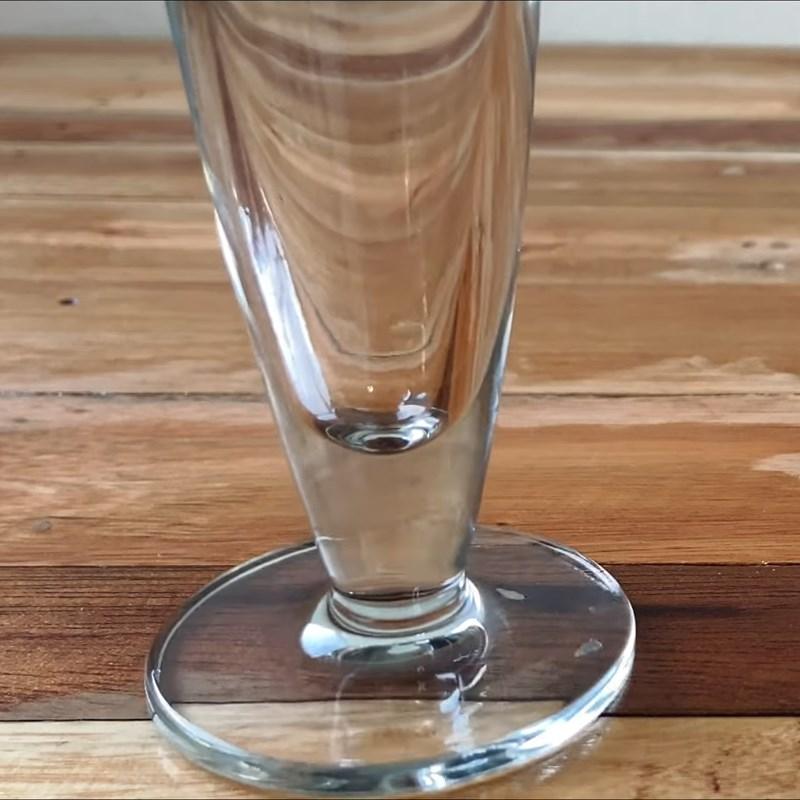 Bước 4 Pha soda phúc bồn tử Soda phúc bồn tử (quả mâm xôi) xay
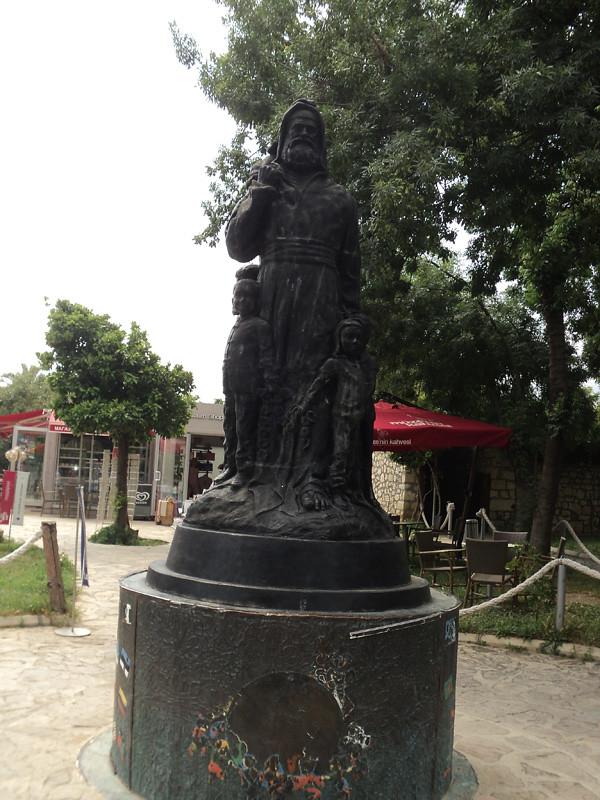 Памятник Санта Клаусу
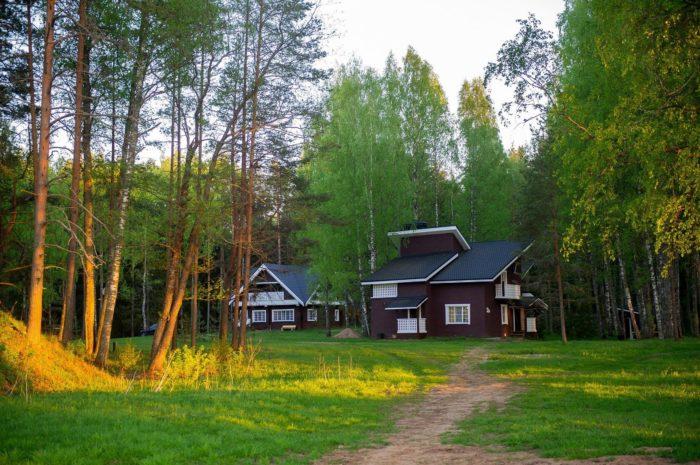 dom-otdyha-krasnyy-berezhok-700x465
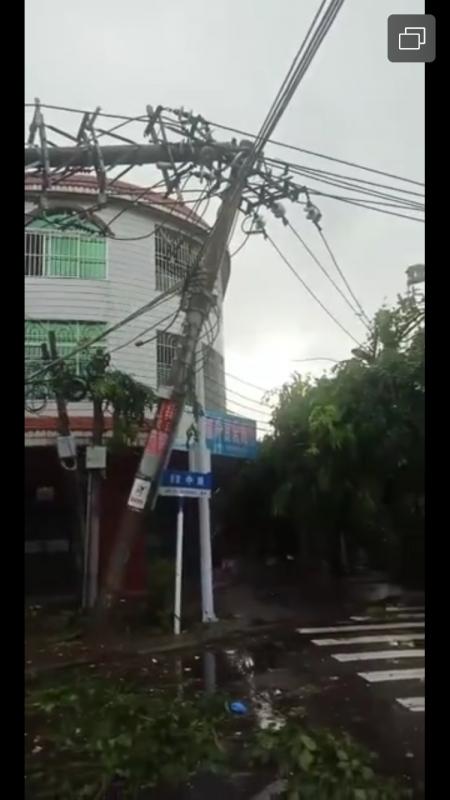 受龙卷风影响 儋州2处工地工人宿舍倒塌8人死亡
__________
What is being asked:
Reproduce word for word the lines running from the line with "Памятник Санта Клаусу" through the end of the data, both included, and nothing else; leave out the pictures.

Answer for this exercise:
 Памятник Санта Клаусу
 dom-otdyha-krasnyy-berezhok-700x465
 受龙卷风影响 儋州2处工地工人宿舍倒塌8人死亡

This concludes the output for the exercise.